Generalising Sparse Pose Estimation using Masked Autoencoders
This project aims to make full-body human pose and motion estimation reliable in real-world settings with sparse, incomplete, and changing observations, improving robustness to dropout, occlusion, and variable sensor configurations.
Overview
This project aims to make full-body human pose and motion estimation reliable in real-world settings where only sparse, incomplete, and changing observations are available. Instead of assuming a fixed capture setup, we target motion reconstruction that remains usable when sensors are limited, joints are intermittently missing due to occlusion or tracking loss, and input configurations vary across devices and users.
Vision
Full-body motion understanding should work outside of controlled labs. Our vision is to enable robust, general-purpose pose estimation that supports realistic deployment constraints: few sensors, variable tracking quality, and heterogeneous hardware setups. We want systems that "just work" across many configurations and degrade gracefully when observations drop out.
Core Research Questions
- What does it take to build pose estimation systems that are robust to sparse and variable inputs in the wild?
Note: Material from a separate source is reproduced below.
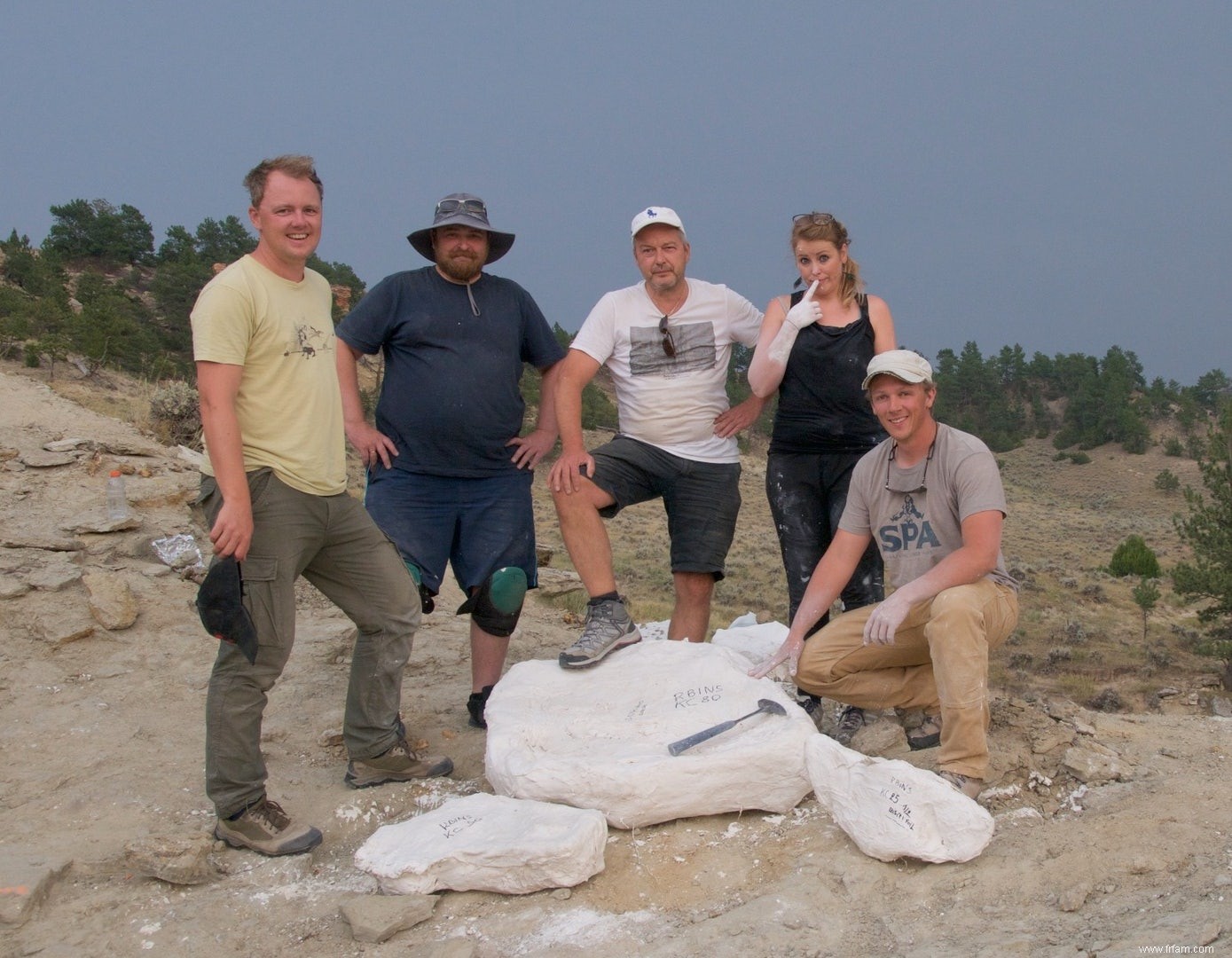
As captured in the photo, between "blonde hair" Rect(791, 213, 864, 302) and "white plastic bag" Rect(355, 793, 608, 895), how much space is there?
99.3 inches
- How can we reduce the burden of engineering and maintaining solutions across many sensor layouts and tracking conditions?
- What evaluation practices best reflect real deployment realities like occlusion, dropout, and configuration changes?
- How can we ensure the resulting systems are practical for downstream products that need stability and reliability?
Applications
VR/AR full-body avatars from limited tracking
Enable stable full-body animation and embodiment experiences when only a few devices are tracked and when tracking can drop intermittently.
Wearable-based motion inference
Support motion reconstruction from heterogeneous wearable configurations (e.g., phone/watch/headset) where the available signals differ across users and situations.
Motion understanding for robotics and HRI
Provide reliable pose estimates for interaction, safety, or imitation scenarios where sensing is partial or occluded.
Resource-constrained motion streaming
Make it feasible to work with sparse motion signals in settings where bandwidth, compute, or sensor coverage is limited.
Evaluation & Impact
Reliability under real conditions
The primary impact is improving robustness when reality deviates from ideal assumptions:
- occlusions and out-of-view motion,
- tracking loss and intermittent availability,
- differences in sensor configurations across users and devices.
Lower deployment and maintenance cost
By targeting solutions that generalize across variability, this project aims to reduce the need for bespoke pipelines tuned to specific hardware configurations or controlled environments.
Broader access to full-body motion capabilities
More reliable sparse-input pose estimation can expand where full-body motion is feasible—unlocking new interaction and product experiences without specialized capture rigs.
Future Directions
- Establish stronger benchmarks and test suites that reflect deployment realities (dropout, occlusion, changing inputs).
- Improve robustness to real sensor artifacts like noise and drift.
- Explore personalization and adaptation strategies that maintain broad generalization.
- Extend to additional downstream tasks that benefit from reliable motion understanding.